Selected extract:
Alpha_complex renamed.

Compilation and tests are OK.
bimap is stored in class.
bimap is now on CGAL Vertex_iterator - instead of points.
is_gabriel not computed when simplex dimension is 1.
is_gabriel not computed when filt(Tau) is not NaN.
Delaunay_triangulation is a pointer constructed in Delaunay_triangulation_off_io.h


git-svn-id: svn+ssh://scm.gforge.inria.fr/svnroot/gudhi/branches/alphashapes@617 636b058d-ea47-450e-bf9e-a15bfbe3eedb

Former-commit-id: 4fa4a26ce47066efe22aed99734ff1dd821ad70b

2 files changed, 154 insertions, 108 deletions

diff --git a/src/Alpha_complex/include/gudhi/Alpha_shapes.h b/src/Alpha_complex/include/gudhi/Alpha_complex.h
index f23df51a..ca84d6d9 100644
--- a/src/Alpha_complex/include/gudhi/Alpha_shapes.h
+++ b/src/Alpha_complex/include/gudhi/Alpha_complex.h
@@ -51,14 +51,14 @@
 
 namespace Gudhi {
 
-namespace alphashapes {
+namespace alphacomplex {
 
 #define Kinit(f) =k.f()
 
-/** \defgroup alpha_shapes Alpha shapes in dimension N
+/** \defgroup alpha_complex Alpha complex in dimension N
  *
  <DT>Implementations:</DT>
- Alpha shapes in dimension N are a subset of Delaunay Triangulation in dimension N.
+ Alpha complex in dimension N are a subset of Delaunay Triangulation in dimension N.
 
 
  * \author    Vincent Rouvreau
@@ -69,17 +69,16 @@ namespace alphashapes {
  */
 
 /**
- * \brief Alpha shapes data structure.
+ * \brief Alpha complex data structure.
  *
  * \details Every simplex \f$[v_0, \cdots ,v_d]\f$ admits a canonical orientation
  * induced by the order relation on vertices \f$ v_0 < \cdots < v_d \f$.
  *
  * Details may be found in \cite boissonnatmariasimplextreealgorithmica.

Stated problem: Pull the passage out of the Alpha_complex commit word for word, starting at the words "Alpha_complex renamed." and stopping after "is not NaN.".

Data shown:

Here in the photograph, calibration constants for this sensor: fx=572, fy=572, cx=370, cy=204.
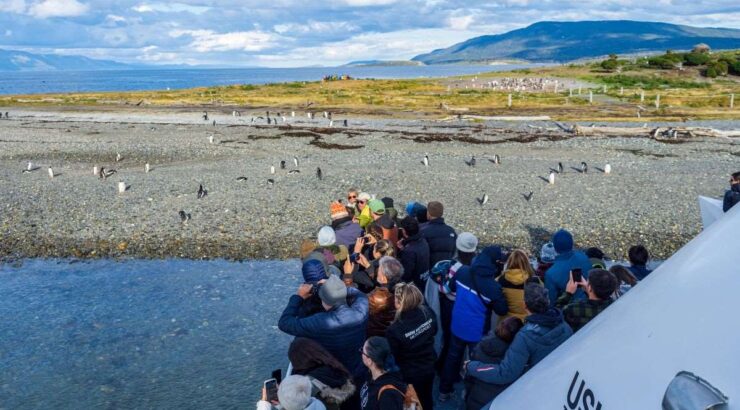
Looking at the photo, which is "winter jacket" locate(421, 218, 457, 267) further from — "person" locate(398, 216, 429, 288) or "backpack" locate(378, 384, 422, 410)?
"backpack" locate(378, 384, 422, 410)

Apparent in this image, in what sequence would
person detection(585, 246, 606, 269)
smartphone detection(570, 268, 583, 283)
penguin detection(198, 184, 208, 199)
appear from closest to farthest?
1. smartphone detection(570, 268, 583, 283)
2. person detection(585, 246, 606, 269)
3. penguin detection(198, 184, 208, 199)

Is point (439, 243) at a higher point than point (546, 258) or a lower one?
higher

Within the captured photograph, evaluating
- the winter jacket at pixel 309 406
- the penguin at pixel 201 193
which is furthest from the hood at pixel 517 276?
the penguin at pixel 201 193

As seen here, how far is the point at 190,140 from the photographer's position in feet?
113

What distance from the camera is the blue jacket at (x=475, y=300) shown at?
6469mm

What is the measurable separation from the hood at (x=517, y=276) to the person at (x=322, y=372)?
8.10 feet

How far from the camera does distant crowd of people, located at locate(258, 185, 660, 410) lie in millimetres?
5145

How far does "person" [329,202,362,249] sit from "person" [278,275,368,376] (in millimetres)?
3407

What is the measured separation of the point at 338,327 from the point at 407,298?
29.4 inches

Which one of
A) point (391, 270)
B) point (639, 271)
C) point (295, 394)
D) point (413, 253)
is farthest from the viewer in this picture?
point (413, 253)

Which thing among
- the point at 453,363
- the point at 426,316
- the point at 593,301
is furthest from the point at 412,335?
the point at 593,301

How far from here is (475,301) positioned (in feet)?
21.8

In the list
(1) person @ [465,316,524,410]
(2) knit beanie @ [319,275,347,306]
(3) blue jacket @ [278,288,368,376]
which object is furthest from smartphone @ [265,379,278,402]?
(1) person @ [465,316,524,410]

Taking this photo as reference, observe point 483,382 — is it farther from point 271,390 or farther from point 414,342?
point 271,390
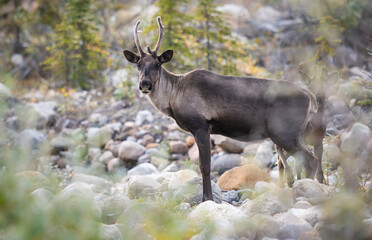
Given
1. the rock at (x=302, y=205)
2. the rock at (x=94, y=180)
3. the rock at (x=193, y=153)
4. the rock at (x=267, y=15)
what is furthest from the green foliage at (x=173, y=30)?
the rock at (x=302, y=205)

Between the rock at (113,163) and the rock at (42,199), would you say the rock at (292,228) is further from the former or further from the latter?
the rock at (113,163)

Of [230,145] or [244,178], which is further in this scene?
[230,145]

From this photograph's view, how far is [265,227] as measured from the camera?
4.40 metres

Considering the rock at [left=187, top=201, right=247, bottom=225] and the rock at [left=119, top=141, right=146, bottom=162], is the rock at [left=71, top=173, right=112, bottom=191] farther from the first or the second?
the rock at [left=187, top=201, right=247, bottom=225]

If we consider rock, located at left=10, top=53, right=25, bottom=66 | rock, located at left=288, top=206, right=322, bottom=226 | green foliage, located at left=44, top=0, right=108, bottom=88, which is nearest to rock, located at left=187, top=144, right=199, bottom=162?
rock, located at left=288, top=206, right=322, bottom=226

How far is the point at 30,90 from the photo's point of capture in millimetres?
16547

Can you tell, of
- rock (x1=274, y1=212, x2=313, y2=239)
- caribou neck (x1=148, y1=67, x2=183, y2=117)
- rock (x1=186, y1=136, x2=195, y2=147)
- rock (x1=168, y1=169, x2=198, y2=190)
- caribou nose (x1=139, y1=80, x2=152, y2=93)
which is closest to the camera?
rock (x1=274, y1=212, x2=313, y2=239)

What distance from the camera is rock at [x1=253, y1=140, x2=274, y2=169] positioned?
920 centimetres

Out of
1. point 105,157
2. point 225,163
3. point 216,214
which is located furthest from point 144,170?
point 216,214

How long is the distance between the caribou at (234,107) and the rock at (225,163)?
2.87 metres

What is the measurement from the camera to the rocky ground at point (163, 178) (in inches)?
133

Expected answer:
Alpha_complex renamed.

Compilation and tests are OK.
bimap is stored in class.
bimap is now on CGAL Vertex_iterator - instead of points.
is_gabriel not computed when simplex dimension is 1.
is_gabriel not computed when filt(Tau) is not NaN.